Consider the story of the identical twins Jim Lewis and Jim Springer, who were raised separately from the age of four weeks. They reunited at 39 and found that they were each six feet tall and weighed 180 pounds; bit their nails and had tension headaches; owned a dog named Toy when they were kids; went on family vacations at the same beach in Florida; had worked part-time in law enforcement; and liked Miller Lite beer and Salem cigarettes. There was one notable difference: Jim Lewis named his firstborn James Alan, while Jim Springer named his James Allan. Had Lewis and Springer never met each other, they might have assumed that their adoptive parents played big roles in creating their tastes. But it appears that those interests were, to a large degree, coded in their DNA.
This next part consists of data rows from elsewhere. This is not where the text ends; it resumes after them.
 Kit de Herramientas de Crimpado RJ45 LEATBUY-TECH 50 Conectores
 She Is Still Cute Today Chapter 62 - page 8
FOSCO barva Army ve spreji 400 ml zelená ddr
Seth Stephens-Davidowitz, “The One Parenting Decision That Really Matters”
Cochran: “At least in this case, Nature utterly pwned Nurture. … [T]he environment influenced them all right, but it influenced them in exactly the same way.”
Three quick overarching takeaways:
- The majority of what people blame on capitalism, “systemic racism,” “white supremacy,” “the patriarchy,” etc. has little if anything to do with any of the above. Unsurprisingly, our Establishment routinely underestimates the importance of genetics: “The environment influences people want to exist, mostly don’t.” Update your views on politics, history, education, etc. accordingly.
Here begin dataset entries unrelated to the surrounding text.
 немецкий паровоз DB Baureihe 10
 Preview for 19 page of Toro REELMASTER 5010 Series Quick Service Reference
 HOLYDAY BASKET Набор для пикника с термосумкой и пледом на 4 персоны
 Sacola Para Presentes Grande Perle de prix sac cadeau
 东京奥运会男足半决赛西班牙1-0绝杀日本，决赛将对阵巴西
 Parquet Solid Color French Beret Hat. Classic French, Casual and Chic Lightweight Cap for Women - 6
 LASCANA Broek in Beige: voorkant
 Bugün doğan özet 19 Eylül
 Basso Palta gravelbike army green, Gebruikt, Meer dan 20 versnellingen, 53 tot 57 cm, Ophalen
- Parents should think carefully about what they can control and what they cannot control, optimize the former, and not stress out about the latter. If one identical twin is raised by the Amish and the other is raised by hippies, they will be profoundly different in some ways. But they will also be profoundly similar in other ways. Update your views on parenting accordingly.
- People can change, and sometimes they do. But usually not easily, usually not without miracles. Pray accordingly.